Barack Obama had the following to say in a meeting with the Washington Post editorial board:
On the Employee Free Choice Act, which would allow unions to organize by obtaining a majority of signatures from employees in a workplace rather than having to win secret-ballot elections, Mr. Obama signaled willingness to consider other mechanisms to address the concern that employers unfairly use the current process to intimidate workers not to join unions. And he seemed in no hurry to have Congress bring it up. “If we’re losing half a million jobs a month, then there are no jobs to unionize, so my focus first is on those key economic priority items,” Mr. Obama said, declining to state whether he wanted to see the issue debated during his first year in office.

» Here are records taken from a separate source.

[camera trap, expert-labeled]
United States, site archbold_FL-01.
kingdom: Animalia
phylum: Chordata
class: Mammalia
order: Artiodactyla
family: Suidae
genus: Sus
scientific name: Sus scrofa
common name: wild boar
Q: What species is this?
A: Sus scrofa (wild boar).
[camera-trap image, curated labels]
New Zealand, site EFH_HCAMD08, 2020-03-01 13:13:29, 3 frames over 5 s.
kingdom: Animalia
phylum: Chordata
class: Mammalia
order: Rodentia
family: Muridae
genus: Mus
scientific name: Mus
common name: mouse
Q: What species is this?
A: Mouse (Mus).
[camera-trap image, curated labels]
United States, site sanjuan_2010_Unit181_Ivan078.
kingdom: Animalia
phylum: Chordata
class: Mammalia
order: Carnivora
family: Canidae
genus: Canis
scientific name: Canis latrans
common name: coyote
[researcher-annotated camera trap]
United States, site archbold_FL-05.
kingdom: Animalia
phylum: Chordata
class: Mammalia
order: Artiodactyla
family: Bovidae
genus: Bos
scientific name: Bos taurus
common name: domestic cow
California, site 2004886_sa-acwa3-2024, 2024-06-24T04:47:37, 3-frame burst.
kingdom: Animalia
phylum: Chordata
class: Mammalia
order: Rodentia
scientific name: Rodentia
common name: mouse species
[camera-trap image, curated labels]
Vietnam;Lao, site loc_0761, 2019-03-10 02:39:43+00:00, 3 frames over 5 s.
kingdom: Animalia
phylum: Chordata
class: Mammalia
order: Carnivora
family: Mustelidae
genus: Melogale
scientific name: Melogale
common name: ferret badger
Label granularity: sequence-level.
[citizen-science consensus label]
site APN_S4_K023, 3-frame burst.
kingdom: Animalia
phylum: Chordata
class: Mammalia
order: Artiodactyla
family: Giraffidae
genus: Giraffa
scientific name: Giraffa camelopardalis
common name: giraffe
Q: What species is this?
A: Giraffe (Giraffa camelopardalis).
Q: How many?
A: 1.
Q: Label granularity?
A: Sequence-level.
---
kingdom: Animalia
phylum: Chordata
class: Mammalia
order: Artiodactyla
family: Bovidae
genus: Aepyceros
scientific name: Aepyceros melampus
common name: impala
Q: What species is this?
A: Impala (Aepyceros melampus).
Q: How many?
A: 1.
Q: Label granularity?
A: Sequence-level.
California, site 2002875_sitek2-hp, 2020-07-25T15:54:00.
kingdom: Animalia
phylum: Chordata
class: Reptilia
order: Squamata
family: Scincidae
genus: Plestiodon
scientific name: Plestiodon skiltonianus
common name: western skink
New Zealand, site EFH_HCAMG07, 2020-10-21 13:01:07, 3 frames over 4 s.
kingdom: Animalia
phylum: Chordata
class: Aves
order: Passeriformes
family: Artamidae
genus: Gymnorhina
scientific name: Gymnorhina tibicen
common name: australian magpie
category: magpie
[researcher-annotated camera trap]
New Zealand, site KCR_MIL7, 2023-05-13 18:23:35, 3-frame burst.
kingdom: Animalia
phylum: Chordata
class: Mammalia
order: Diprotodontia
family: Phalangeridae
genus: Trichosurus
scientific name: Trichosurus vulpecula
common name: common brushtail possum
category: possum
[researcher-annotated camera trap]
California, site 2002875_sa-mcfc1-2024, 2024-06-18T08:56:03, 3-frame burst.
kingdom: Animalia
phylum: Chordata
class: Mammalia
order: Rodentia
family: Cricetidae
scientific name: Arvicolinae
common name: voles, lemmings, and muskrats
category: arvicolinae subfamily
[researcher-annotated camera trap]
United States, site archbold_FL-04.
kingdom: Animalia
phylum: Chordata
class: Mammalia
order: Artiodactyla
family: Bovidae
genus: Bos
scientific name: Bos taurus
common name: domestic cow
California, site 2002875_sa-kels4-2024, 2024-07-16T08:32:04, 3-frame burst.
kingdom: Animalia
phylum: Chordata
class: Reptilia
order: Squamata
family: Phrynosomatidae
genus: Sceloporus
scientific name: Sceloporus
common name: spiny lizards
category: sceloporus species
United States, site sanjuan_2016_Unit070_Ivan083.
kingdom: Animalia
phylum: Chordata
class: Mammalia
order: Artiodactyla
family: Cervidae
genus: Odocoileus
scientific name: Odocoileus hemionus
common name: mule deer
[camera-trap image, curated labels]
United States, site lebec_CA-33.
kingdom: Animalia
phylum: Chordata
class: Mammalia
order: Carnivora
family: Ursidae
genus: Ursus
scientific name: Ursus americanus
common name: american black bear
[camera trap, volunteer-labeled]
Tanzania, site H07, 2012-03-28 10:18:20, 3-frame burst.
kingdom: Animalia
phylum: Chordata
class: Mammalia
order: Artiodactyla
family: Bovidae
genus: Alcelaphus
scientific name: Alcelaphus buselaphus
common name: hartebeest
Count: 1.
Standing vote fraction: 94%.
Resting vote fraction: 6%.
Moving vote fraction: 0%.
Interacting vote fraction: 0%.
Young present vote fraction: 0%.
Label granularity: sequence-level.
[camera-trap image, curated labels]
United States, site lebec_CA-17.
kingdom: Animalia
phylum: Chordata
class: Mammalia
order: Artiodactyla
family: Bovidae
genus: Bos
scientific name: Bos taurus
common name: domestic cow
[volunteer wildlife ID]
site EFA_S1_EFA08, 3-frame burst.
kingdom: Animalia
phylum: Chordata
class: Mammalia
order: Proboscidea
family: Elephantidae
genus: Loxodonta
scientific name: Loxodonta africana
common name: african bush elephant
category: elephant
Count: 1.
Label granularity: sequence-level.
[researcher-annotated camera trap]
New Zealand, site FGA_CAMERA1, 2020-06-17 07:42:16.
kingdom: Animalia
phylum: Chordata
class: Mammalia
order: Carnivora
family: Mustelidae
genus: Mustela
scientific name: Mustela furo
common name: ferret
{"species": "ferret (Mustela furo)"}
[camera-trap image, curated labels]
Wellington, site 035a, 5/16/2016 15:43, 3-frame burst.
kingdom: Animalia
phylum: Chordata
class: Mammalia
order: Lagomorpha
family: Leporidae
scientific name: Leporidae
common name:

It’s unclear from this what “other mechanisms” Obama could have in mind, but one possibility is that he could allow the Labor Department to take actions under the radar to strengthen unions without having to ignite a contentious legislative battle. Under Elaine Chao, the Department has actually taken its responsibility of regulating unions seriously. Last week the Office of Labor-Management Standards, which carries out that duty, reported that in the last 8 years, it had pursued criminal cases that led to the conviction of 929 corrupt union officials, recovering over $93 million for union members. In part, it’s the aggressive policing of unions by the Chao Labor Department as well as the liberal accusation that she’s in the pockets of big business, that provided the impetus for the drive for “card check.” But now that big labor will have one of their own in charge of the Labor Department in Hilda Solis, things will change. Maybe Obama is thinking that he can slip one by the goalie by using the regalatory tools of the Labor Department to decrease scrutiny of unions and pressure businesses without having to go through Congress. Business groups will make a stink and conservatives who closely follow these issues will huff and puff, but at the end of the day most Americans don’t have a clue what happens inside the Frances Perkins Building, nor do they care.